Fisher, who played Leia Organa in the original “Star Wars” trilogy, reprised her role for this year’s epic sequel, “Star Wars: The Force Awakens.” Just to give any other online ageist weirdos out there some perspective, the very first “Star Wars” came out in 1977, 38 years ago, when Fisher was about 21 years old. Unless she was frozen in carbonite, fans should expect some wear.
The other issue is many diehard “Star Wars” freaks (who are now ancient themselves, but don’t want to admit it) are used to seeing Fisher in her skimpy slave outfit. Meanwhile, they didn’t raise an eyebrow at how gray Harrison Ford looks in his traditional Han Solo outfit. Just because he doesn’t look as handsome doesn’t mean he’s any less dashing, apparently. To that Fisher quipped, “Men don’t age better than women, they’re just allowed to age.”
And let’s get one thing straight here: If Leia Organa wasn’t played by Carrie Fisher in the original “Star Wars” films, they would have lacked punch. And, this most recent sequel would have lacked gusto, too (despite Daisy Ridley’s amazing performance/character).
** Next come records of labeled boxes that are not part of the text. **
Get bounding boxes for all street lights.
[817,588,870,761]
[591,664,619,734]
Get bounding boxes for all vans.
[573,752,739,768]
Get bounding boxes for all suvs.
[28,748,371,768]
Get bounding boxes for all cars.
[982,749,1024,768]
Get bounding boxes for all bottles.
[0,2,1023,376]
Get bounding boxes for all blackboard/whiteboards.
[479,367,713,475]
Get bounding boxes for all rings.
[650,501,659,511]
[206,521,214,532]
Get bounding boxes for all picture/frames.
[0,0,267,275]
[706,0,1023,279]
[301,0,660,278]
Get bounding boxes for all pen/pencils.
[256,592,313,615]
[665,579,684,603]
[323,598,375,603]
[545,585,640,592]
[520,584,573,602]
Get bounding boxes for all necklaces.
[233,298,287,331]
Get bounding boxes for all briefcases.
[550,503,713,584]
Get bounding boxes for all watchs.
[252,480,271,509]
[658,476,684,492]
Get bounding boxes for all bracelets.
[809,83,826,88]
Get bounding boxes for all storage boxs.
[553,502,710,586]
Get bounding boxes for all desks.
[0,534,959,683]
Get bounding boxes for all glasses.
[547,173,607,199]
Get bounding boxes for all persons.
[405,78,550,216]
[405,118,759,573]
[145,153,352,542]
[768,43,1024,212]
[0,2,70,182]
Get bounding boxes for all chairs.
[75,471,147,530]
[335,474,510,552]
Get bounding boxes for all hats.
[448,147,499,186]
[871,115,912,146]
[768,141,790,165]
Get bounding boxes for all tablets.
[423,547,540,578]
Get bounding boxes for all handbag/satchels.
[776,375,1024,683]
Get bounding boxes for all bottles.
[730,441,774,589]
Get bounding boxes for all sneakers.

In it, Fisher plays the resilient leader of the rebellion and it really kicks. That’s because Fisher, who has time and again proven that she doesn’t play the damsel in distress, gives “Star Wars” it’s added Force power by leveling the playing field. All of the film’s characters are strong, male or female.
To help Daisy Ridley’s Rey become even more powerful in this set of sequels, Fisher has beseeched her to never wear anything resembling that pesky aforementioned slave outfit. Fisher wore it in the original trilogy’s final chapter, “Return of the Jedi,” when Leia was captured and sold to slimy crime boss, Jabba the Hutt. Essentially, to further the plot, Fisher was inadvertently turned into eye candy and she has regretted the move ever since.
Recently, official “slave girl” action figurines have outraged parents, meaning Fisher has gotten a lot of flak. She has since been warning Ridley of “The Force Awakens” to not make the same mistake. Entertainment Weekly explained in October that Fisher told Ridley, “Don’t be a slave like I was … keep fighting against that slave outfit.” Yep, keep fighting. That’s what Fisher (and Leia) would do.